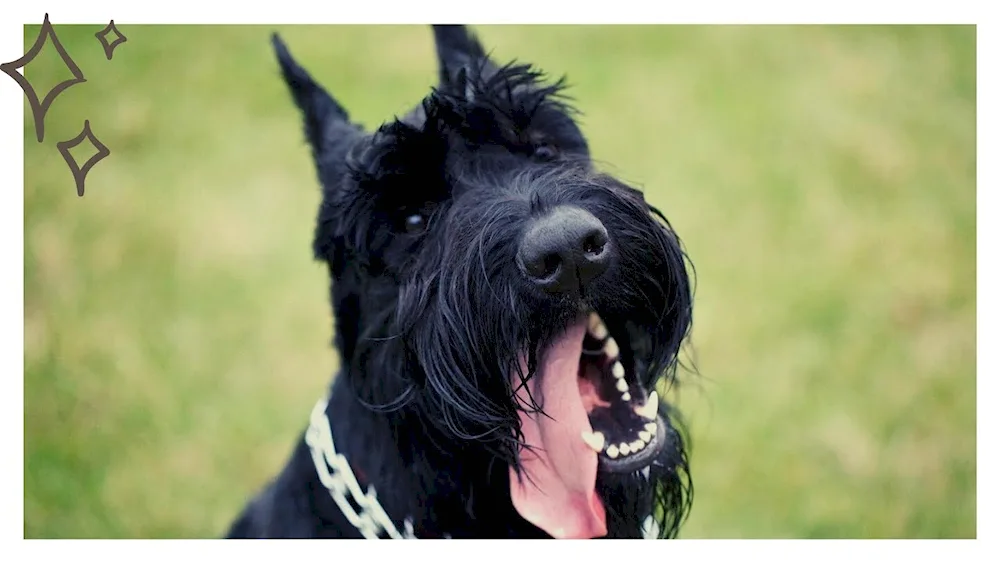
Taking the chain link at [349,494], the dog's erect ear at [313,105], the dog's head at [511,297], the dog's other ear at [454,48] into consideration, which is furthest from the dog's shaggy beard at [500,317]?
the dog's erect ear at [313,105]

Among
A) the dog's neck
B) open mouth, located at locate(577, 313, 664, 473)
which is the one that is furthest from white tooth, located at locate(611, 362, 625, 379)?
the dog's neck

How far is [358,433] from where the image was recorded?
2594 millimetres

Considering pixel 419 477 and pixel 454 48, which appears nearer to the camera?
pixel 419 477

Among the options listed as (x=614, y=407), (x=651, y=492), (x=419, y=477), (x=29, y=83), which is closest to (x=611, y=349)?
(x=614, y=407)

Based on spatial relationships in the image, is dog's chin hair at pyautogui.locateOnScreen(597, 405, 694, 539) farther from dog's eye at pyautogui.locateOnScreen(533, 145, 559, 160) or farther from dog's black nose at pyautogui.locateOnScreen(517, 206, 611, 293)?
dog's eye at pyautogui.locateOnScreen(533, 145, 559, 160)

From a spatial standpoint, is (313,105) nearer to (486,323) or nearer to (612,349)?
(486,323)

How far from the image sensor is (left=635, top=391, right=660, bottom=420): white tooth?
2.41 metres

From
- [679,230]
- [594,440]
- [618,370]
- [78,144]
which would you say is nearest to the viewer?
[594,440]

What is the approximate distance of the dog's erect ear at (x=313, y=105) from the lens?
2.69m

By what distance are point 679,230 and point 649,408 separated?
3197 mm

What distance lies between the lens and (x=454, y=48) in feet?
8.87

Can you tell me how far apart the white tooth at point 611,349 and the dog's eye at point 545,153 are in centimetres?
55
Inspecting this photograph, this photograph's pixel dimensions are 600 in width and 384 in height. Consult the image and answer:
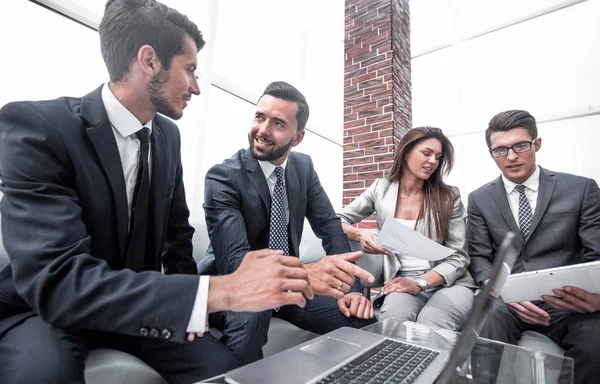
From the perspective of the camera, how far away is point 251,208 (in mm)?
1329

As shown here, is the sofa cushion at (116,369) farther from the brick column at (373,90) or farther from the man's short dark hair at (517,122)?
the brick column at (373,90)

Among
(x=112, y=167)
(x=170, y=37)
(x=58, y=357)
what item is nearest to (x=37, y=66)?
(x=170, y=37)

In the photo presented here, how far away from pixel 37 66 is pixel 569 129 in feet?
15.9

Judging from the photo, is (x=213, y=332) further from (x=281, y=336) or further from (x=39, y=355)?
(x=39, y=355)

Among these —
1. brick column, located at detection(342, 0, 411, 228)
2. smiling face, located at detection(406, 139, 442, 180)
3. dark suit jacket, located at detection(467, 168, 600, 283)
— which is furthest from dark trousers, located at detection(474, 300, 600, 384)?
brick column, located at detection(342, 0, 411, 228)

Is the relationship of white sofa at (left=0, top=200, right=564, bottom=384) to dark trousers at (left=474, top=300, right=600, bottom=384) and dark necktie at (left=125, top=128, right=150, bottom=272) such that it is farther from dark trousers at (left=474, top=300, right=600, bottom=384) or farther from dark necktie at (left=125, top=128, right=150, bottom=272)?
dark necktie at (left=125, top=128, right=150, bottom=272)

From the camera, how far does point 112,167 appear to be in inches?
30.6

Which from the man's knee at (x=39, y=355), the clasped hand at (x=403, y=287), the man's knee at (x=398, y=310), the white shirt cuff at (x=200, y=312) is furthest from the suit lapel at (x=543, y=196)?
the man's knee at (x=39, y=355)

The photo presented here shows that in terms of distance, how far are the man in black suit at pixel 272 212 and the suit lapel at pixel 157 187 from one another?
302 millimetres

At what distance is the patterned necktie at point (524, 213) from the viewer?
1528 millimetres

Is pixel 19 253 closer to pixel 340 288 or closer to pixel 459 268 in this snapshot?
pixel 340 288

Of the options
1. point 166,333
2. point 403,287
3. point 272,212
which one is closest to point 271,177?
point 272,212

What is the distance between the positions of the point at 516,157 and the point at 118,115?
5.92ft

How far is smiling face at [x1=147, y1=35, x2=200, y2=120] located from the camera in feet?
2.89
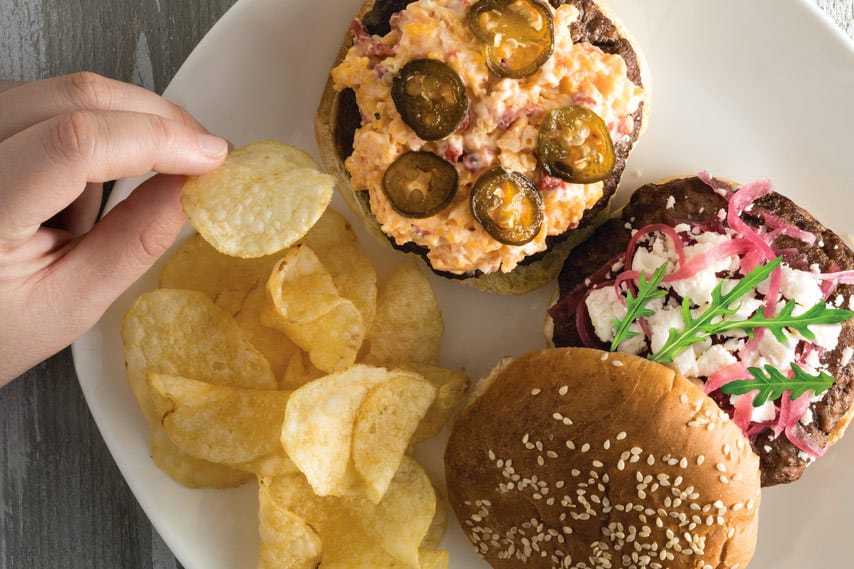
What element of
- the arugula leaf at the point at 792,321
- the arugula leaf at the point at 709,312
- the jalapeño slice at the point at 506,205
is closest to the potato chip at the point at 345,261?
the jalapeño slice at the point at 506,205

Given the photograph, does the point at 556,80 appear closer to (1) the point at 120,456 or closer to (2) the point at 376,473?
(2) the point at 376,473

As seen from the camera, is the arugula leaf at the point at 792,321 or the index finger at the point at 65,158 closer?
the index finger at the point at 65,158

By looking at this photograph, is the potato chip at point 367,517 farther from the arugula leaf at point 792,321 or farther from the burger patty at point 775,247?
the arugula leaf at point 792,321

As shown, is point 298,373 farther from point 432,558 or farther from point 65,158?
point 65,158

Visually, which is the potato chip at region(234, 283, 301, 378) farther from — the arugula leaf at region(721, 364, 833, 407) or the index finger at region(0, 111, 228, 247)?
the arugula leaf at region(721, 364, 833, 407)

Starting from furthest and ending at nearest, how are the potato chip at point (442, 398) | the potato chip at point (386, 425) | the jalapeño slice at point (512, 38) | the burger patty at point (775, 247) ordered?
1. the potato chip at point (442, 398)
2. the potato chip at point (386, 425)
3. the burger patty at point (775, 247)
4. the jalapeño slice at point (512, 38)

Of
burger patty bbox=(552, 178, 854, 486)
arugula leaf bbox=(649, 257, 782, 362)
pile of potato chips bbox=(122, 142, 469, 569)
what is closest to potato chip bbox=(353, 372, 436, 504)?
pile of potato chips bbox=(122, 142, 469, 569)

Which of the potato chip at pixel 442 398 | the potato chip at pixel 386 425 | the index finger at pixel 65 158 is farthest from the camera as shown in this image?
the potato chip at pixel 442 398

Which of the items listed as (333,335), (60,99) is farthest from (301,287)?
(60,99)
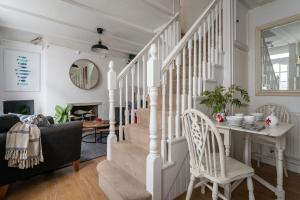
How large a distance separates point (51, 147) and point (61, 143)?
4.9 inches

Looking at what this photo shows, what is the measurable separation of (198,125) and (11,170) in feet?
6.59

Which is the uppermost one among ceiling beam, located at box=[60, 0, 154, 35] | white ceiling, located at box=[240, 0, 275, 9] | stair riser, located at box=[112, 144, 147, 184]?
ceiling beam, located at box=[60, 0, 154, 35]

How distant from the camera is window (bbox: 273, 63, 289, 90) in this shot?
245 centimetres

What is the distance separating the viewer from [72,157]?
241 centimetres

++++++

OBJECTIVE:
Transcribe the whole listing exactly. Pictures stay out of your copy.

REPLY TO THE TASK:
Taking the chain link at [349,494], the dog's erect ear at [313,105], the dog's head at [511,297], the dog's other ear at [454,48] into consideration, which is furthest from the dog's shaggy beard at [500,317]?
the dog's erect ear at [313,105]

Among
A) the dog's neck
B) open mouth, located at locate(577, 313, 664, 473)
which is the one that is furthest from white tooth, located at locate(611, 362, 625, 379)?
the dog's neck

How far is [358,433] from where the image was recorded?
2594 millimetres

Considering pixel 419 477 and pixel 454 48, which appears nearer to the camera?
pixel 419 477

Among the options listed as (x=614, y=407), (x=651, y=492), (x=419, y=477), (x=29, y=83), which is closest to (x=611, y=349)?
(x=614, y=407)

Based on spatial relationships in the image, is dog's chin hair at pyautogui.locateOnScreen(597, 405, 694, 539) farther from dog's eye at pyautogui.locateOnScreen(533, 145, 559, 160) or farther from dog's black nose at pyautogui.locateOnScreen(517, 206, 611, 293)?
dog's eye at pyautogui.locateOnScreen(533, 145, 559, 160)

From a spatial standpoint, is (313,105) nearer to (486,323) or nearer to (612,349)?
(486,323)

How far from the image sensor is (left=635, top=391, right=660, bottom=420): white tooth?
2.41 metres

From
- [679,230]
- [594,440]
- [618,370]
- [78,144]
which would you say is nearest to the viewer?
[594,440]

What is the approximate distance of the dog's erect ear at (x=313, y=105) from the lens?
2.69m

By what distance are point 679,230 and point 649,408 separated?
3197 mm

What distance lies between the lens and (x=454, y=48) in feet?
8.87

Can you tell me how far apart the white tooth at point 611,349 and the dog's eye at point 545,153 are in centimetres?
55
Inspecting this photograph, this photograph's pixel dimensions are 600 in width and 384 in height. Consult the image and answer:
From the perspective of the camera, how far away is point 251,208 (in mm)?
1329

As shown here, is the sofa cushion at (116,369) farther from the brick column at (373,90) or farther from the man's short dark hair at (517,122)?
the brick column at (373,90)

Among
(x=112, y=167)
(x=170, y=37)
(x=58, y=357)
what item is nearest to (x=37, y=66)?
(x=170, y=37)

In the photo presented here, how far away from pixel 37 66 is pixel 569 129 in feet?
15.9

Judging from the photo, is (x=213, y=332) further from (x=281, y=336) or further from (x=39, y=355)?
(x=39, y=355)

Among these —
1. brick column, located at detection(342, 0, 411, 228)
2. smiling face, located at detection(406, 139, 442, 180)
3. dark suit jacket, located at detection(467, 168, 600, 283)
— which is furthest from dark trousers, located at detection(474, 300, 600, 384)?
brick column, located at detection(342, 0, 411, 228)

Is the relationship of white sofa at (left=0, top=200, right=564, bottom=384) to dark trousers at (left=474, top=300, right=600, bottom=384) and dark necktie at (left=125, top=128, right=150, bottom=272) such that it is farther from dark trousers at (left=474, top=300, right=600, bottom=384) or farther from dark necktie at (left=125, top=128, right=150, bottom=272)?
dark necktie at (left=125, top=128, right=150, bottom=272)

From the camera, how far does point 112,167 appear to be in inches?
30.6

Which from the man's knee at (x=39, y=355), the clasped hand at (x=403, y=287), the man's knee at (x=398, y=310), the white shirt cuff at (x=200, y=312) is furthest from the suit lapel at (x=543, y=196)?
the man's knee at (x=39, y=355)

The photo presented here shows that in terms of distance, how far are the man in black suit at pixel 272 212 and the suit lapel at pixel 157 187 from one another?
302 millimetres

At what distance is the patterned necktie at point (524, 213) from the viewer?
1528 millimetres

Is pixel 19 253 closer to pixel 340 288 or closer to pixel 459 268 in this snapshot?
pixel 340 288

Of the options
1. point 166,333
2. point 403,287
3. point 272,212
which one is closest to point 271,177?
point 272,212

What is the distance between the positions of the point at 516,157 and the point at 118,115?
5.92ft

How far is smiling face at [x1=147, y1=35, x2=200, y2=120] located from the camera in feet?
2.89
What element of
- the arugula leaf at the point at 792,321
- the arugula leaf at the point at 709,312
- the jalapeño slice at the point at 506,205
is closest to the potato chip at the point at 345,261?
the jalapeño slice at the point at 506,205

Given the photograph, does the point at 556,80 appear closer to (1) the point at 120,456 or closer to (2) the point at 376,473?
(2) the point at 376,473

As seen from the camera, is the arugula leaf at the point at 792,321 or the index finger at the point at 65,158 closer?
the index finger at the point at 65,158

By looking at this photograph, is the potato chip at point 367,517 farther from the arugula leaf at point 792,321 or farther from the burger patty at point 775,247?
the arugula leaf at point 792,321

As shown, is point 298,373 farther from point 432,558 or farther from point 65,158?
point 65,158

Visually, which is the potato chip at region(234, 283, 301, 378) farther from — the arugula leaf at region(721, 364, 833, 407) or the index finger at region(0, 111, 228, 247)?
the arugula leaf at region(721, 364, 833, 407)

Starting from furthest and ending at nearest, how are the potato chip at point (442, 398) | the potato chip at point (386, 425) | the jalapeño slice at point (512, 38) | the burger patty at point (775, 247) ordered?
1. the potato chip at point (442, 398)
2. the potato chip at point (386, 425)
3. the burger patty at point (775, 247)
4. the jalapeño slice at point (512, 38)

Of
burger patty bbox=(552, 178, 854, 486)
arugula leaf bbox=(649, 257, 782, 362)
pile of potato chips bbox=(122, 142, 469, 569)
what is closest to potato chip bbox=(353, 372, 436, 504)?
pile of potato chips bbox=(122, 142, 469, 569)

Which of the potato chip at pixel 442 398 | the potato chip at pixel 386 425 | the index finger at pixel 65 158 is farthest from the camera as shown in this image?
the potato chip at pixel 442 398

Which of the items listed as (333,335), (60,99) is farthest from (301,287)?
(60,99)
How large a distance separates point (51, 147) and point (61, 143)?
4.9 inches

Looking at what this photo shows, what is the measurable separation of (198,125) and (11,170) in feet?
6.59

Which is the uppermost one among ceiling beam, located at box=[60, 0, 154, 35] | white ceiling, located at box=[240, 0, 275, 9] | stair riser, located at box=[112, 144, 147, 184]?
ceiling beam, located at box=[60, 0, 154, 35]

How distant from the camera is window (bbox: 273, 63, 289, 90) in this shot?
245 centimetres

What is the distance separating the viewer from [72,157]?
241 centimetres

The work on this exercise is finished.